The next "server class" Intel chip is due 2nd half of 2022. Personally, I'd be waiting for that.
In fact, I am.
Although my X99 build died a few weeks ago, so I was forced to upgrade to get back up and running. I went with a Z690 ddr4 system as a temporary measure and so that I could use my old memory, even if only half of it.
Performance is great so far, so I'm quite optimistic about the next xeons.
It's such a shame about the memory limit of consumer boards. It's the one thing that holds me back from going "all in" with the z690 and DDR5


----------



## lokotus (Dec 17, 2021)

Jdiggity1 said:


> The next "server class" Intel chip is due 2nd half of 2022. Personally, I'd be waiting for that.
> In fact, I am.
> Although my X99 build died a few weeks ago, so I was forced to upgrade to get back up and running. I went with a Z690 ddr4 system as a temporary measure and so that I could use my old memory, even if only half of it.
> Performance is great so far, so I'm quite optimistic about the next xeons.
> It's such a shame about the memory limit of consumer boards. It's the one thing that holds me back from going "all in" with the z690 and DDR5


Thanks, probably A Good I idea to wait then if I want more than 128GB. May I ask what the manufacturer of your motherboard was that died ? I am using an X99 gigabyte now and always used this manufacturer and never had a board "die"... Cheers, lokotus

Dont you feel for your case another z690 with network Vienna ensemble Pro would be a better choice than upgrading to a xeon ?


----------



## Jdiggity1 (Dec 17, 2021)

lokotus said:


> Thanks, probably A Good I idea to wait then if I want more than 128GB. May I ask what the manufacturer of your motherboard was that died ? I am using an X99 gigabyte now and always used this manufacturer and never had a board "die"... Cheers, lokotus
> 
> Dont you feel for your case another z690 with network Vienna ensemble Pro would be a better choice than upgrading to a xeon ?

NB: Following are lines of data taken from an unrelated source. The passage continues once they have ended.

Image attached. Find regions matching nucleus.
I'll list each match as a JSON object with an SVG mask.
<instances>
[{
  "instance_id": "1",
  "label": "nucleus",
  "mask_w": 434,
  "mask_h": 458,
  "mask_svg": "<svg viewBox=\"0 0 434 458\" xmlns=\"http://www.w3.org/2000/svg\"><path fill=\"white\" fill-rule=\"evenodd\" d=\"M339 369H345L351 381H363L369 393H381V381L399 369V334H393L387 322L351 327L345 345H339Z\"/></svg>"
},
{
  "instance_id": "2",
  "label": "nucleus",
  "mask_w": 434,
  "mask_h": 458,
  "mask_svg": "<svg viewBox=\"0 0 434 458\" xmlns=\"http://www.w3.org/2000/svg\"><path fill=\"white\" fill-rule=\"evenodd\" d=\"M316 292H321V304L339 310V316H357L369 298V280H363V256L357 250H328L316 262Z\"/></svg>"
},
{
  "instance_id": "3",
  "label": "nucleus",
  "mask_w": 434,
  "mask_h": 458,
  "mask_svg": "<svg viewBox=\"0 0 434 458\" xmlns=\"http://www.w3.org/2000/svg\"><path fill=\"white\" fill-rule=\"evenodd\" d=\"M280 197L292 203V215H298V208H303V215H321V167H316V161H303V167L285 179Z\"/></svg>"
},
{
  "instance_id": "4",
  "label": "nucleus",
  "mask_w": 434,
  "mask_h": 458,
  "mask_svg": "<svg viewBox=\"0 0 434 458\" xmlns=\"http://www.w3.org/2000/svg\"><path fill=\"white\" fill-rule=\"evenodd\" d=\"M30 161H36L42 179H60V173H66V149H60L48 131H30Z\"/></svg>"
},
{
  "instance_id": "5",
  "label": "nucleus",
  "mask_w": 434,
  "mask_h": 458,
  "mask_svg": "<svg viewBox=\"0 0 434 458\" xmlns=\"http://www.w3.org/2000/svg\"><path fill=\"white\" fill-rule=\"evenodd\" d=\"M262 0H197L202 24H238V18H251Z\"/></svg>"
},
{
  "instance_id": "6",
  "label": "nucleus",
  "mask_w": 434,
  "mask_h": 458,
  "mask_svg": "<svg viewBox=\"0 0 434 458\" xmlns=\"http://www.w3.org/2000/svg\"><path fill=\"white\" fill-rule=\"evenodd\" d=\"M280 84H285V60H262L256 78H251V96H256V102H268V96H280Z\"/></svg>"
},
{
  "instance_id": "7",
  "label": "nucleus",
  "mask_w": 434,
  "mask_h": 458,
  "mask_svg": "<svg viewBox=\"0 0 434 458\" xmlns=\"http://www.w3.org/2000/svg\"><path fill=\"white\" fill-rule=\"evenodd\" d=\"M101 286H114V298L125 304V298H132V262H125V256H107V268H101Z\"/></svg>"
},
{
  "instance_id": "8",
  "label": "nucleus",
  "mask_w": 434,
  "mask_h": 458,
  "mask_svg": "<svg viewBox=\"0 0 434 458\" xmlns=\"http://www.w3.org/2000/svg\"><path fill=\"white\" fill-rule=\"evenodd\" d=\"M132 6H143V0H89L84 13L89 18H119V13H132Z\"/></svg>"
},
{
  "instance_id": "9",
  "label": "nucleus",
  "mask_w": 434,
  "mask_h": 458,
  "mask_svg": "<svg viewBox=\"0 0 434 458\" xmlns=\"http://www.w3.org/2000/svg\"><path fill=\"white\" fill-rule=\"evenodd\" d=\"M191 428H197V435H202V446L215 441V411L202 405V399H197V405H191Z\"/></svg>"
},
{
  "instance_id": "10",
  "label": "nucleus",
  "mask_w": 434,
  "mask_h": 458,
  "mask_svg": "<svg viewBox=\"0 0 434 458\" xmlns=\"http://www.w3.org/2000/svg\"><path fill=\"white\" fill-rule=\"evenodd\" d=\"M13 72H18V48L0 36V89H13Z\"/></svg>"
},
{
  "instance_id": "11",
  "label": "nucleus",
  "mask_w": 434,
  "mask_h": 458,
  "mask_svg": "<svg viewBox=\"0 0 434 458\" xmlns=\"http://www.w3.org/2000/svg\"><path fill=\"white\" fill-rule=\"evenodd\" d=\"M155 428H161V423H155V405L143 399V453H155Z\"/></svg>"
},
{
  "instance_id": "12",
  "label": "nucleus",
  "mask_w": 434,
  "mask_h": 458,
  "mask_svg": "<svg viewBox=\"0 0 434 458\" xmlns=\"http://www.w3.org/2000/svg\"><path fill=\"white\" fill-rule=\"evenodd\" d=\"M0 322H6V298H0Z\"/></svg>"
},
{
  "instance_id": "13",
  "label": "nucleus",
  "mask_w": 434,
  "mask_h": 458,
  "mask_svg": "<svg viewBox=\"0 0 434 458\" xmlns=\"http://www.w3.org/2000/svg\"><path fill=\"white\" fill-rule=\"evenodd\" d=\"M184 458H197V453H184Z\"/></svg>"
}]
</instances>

It was an Asus X99 Deluxe motherboard.
Just refused to boot one day, after 7 years of being the most stable and dependable machine I'd had.
A second machine would probably be wiser from a purely performance-based perspective, but I just prefer to have a single machine.
I used two machines before I went the X99 route and it just simplified everything for me when I was able to cut ties with needing a separate sample server.


----------



## lokotus (Dec 17, 2021)

Jdiggity1 said:


> It was an Asus X99 Deluxe motherboard.
> Just refused to boot one day, after 7 years of being the most stable and dependable machine I'd had.
> A second machine would probably be wiser from a purely performance-based perspective, but I just prefer to have a single machine.
> I used two machines before I went the X99 route and it just simplified everything for me when I was able to cut ties with needing a separate sample server.

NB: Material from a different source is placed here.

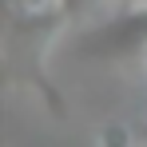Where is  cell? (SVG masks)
I'll use <instances>...</instances> for the list:
<instances>
[{"mask_svg": "<svg viewBox=\"0 0 147 147\" xmlns=\"http://www.w3.org/2000/svg\"><path fill=\"white\" fill-rule=\"evenodd\" d=\"M135 48H147V8H127V16L103 24L84 44V52L107 56V60H119V56H127V52H135Z\"/></svg>", "mask_w": 147, "mask_h": 147, "instance_id": "cell-1", "label": "cell"}, {"mask_svg": "<svg viewBox=\"0 0 147 147\" xmlns=\"http://www.w3.org/2000/svg\"><path fill=\"white\" fill-rule=\"evenodd\" d=\"M8 12L12 16H56L60 12V0H8Z\"/></svg>", "mask_w": 147, "mask_h": 147, "instance_id": "cell-2", "label": "cell"}, {"mask_svg": "<svg viewBox=\"0 0 147 147\" xmlns=\"http://www.w3.org/2000/svg\"><path fill=\"white\" fill-rule=\"evenodd\" d=\"M96 147H131V131H127L123 123H107L96 135Z\"/></svg>", "mask_w": 147, "mask_h": 147, "instance_id": "cell-3", "label": "cell"}, {"mask_svg": "<svg viewBox=\"0 0 147 147\" xmlns=\"http://www.w3.org/2000/svg\"><path fill=\"white\" fill-rule=\"evenodd\" d=\"M99 0H60V12H64V20H80L88 8H96Z\"/></svg>", "mask_w": 147, "mask_h": 147, "instance_id": "cell-4", "label": "cell"}, {"mask_svg": "<svg viewBox=\"0 0 147 147\" xmlns=\"http://www.w3.org/2000/svg\"><path fill=\"white\" fill-rule=\"evenodd\" d=\"M127 8H147V0H127Z\"/></svg>", "mask_w": 147, "mask_h": 147, "instance_id": "cell-5", "label": "cell"}]
</instances>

Thanks good to know, although I think this could happen to every motherboard suddenly... are there actually any infos about the new platform / chipset with xeon support for next year / would this be the successor to the x299 chipset ?


----------



## Jdiggity1 (Dec 17, 2021)

lokotus said:


> Thanks good to know, although I think this could happen to every motherboard suddenly... are there actually any infos about the new platform / chipset with xeon support for next year / would this be the successor to the x299 chipset ?

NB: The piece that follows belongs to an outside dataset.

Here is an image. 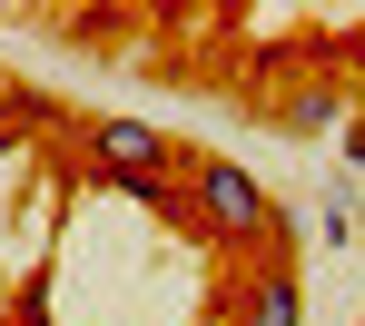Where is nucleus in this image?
<instances>
[{"label":"nucleus","mask_w":365,"mask_h":326,"mask_svg":"<svg viewBox=\"0 0 365 326\" xmlns=\"http://www.w3.org/2000/svg\"><path fill=\"white\" fill-rule=\"evenodd\" d=\"M336 148H346V158L365 168V119H346V129H336Z\"/></svg>","instance_id":"39448f33"},{"label":"nucleus","mask_w":365,"mask_h":326,"mask_svg":"<svg viewBox=\"0 0 365 326\" xmlns=\"http://www.w3.org/2000/svg\"><path fill=\"white\" fill-rule=\"evenodd\" d=\"M197 218H207V238H227V248H267V238H277V198L257 188L237 158H207V168H197Z\"/></svg>","instance_id":"f257e3e1"},{"label":"nucleus","mask_w":365,"mask_h":326,"mask_svg":"<svg viewBox=\"0 0 365 326\" xmlns=\"http://www.w3.org/2000/svg\"><path fill=\"white\" fill-rule=\"evenodd\" d=\"M336 109H346V89H297V99H287L277 119H287V129H346Z\"/></svg>","instance_id":"20e7f679"},{"label":"nucleus","mask_w":365,"mask_h":326,"mask_svg":"<svg viewBox=\"0 0 365 326\" xmlns=\"http://www.w3.org/2000/svg\"><path fill=\"white\" fill-rule=\"evenodd\" d=\"M99 168H119V178H158V168H168V138L148 129V119H99Z\"/></svg>","instance_id":"f03ea898"},{"label":"nucleus","mask_w":365,"mask_h":326,"mask_svg":"<svg viewBox=\"0 0 365 326\" xmlns=\"http://www.w3.org/2000/svg\"><path fill=\"white\" fill-rule=\"evenodd\" d=\"M247 326H306V297H297L287 267H267V277L247 287Z\"/></svg>","instance_id":"7ed1b4c3"}]
</instances>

Intel Sapphire Rapids. Yes it's the successor to the previous X-core processors and X299. Dropping the X-core branding in favor of Xeon.

There's also another LGA1700 chip due 2nd half of 2022, "Raptor Lake", successor to Alder Lake. So far the main difference seems to be a higher core count, but there are early reports of lower clock speeds and single-core performance. Not sure if they'll allow for more memory than Alder Lake, but they're supposed to work in the same MoBos, so I doubt it.


----------



## lokotus (Dec 18, 2021)

Thanks, now I am getting less confused


----------